Somewhere, an artists book inspired by midcentury books about light that often used black and white photographs to illustrate concepts about color, is part of a larger exploration of the facts and fictions of color. The book is a poetic and metaphoric meditation on failed communication about color.
A rainbow is a phenomenon, both brilliant and banal, caused by the reflection, refraction and dispersion of light through water resulting in a multicolored circular arc. Somewhere is a collection of black and white images of rainbows. Incomplete arcs, the color drained, the voices stunted, our search for the rainbow bridge continues.
A 400-page, 8x10” smyth sewn hardcover book with foil embossed covers, Somewhere is printed in an edition of four and signed and numbered on the colophon page. Spreads feature a looping series of black and white images of rainbows rendered in CMYK (scanned from risographs).

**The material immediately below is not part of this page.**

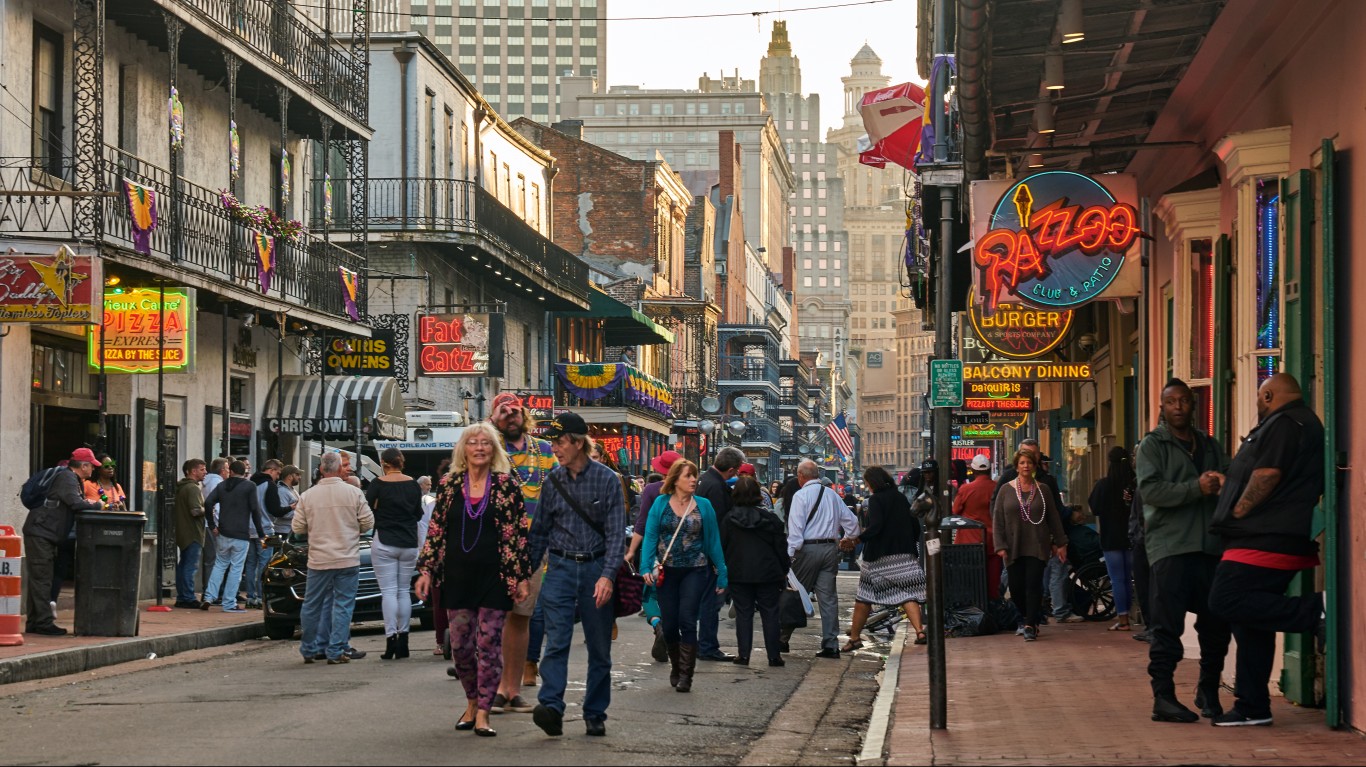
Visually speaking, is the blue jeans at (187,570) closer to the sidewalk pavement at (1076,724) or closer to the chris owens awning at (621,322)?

A prototype version of the book was used in the video, Somewhere, which was featured in Impracticum: Mining Books on Color, Urban and Mutchler’s 2021 Center for Book Arts (NYC, NY) exhibition, and its accompanying web project, http://colorimpracticum.space.
The project was printed and bound by Conveyor Studio in Elmwood Park, NJ.
Copies of Somewhere are available for viewing at The Birren Collection at Yale University, the Smithsonian's Cooper Hewitt Design Library, and the University of California San Diego Art Library.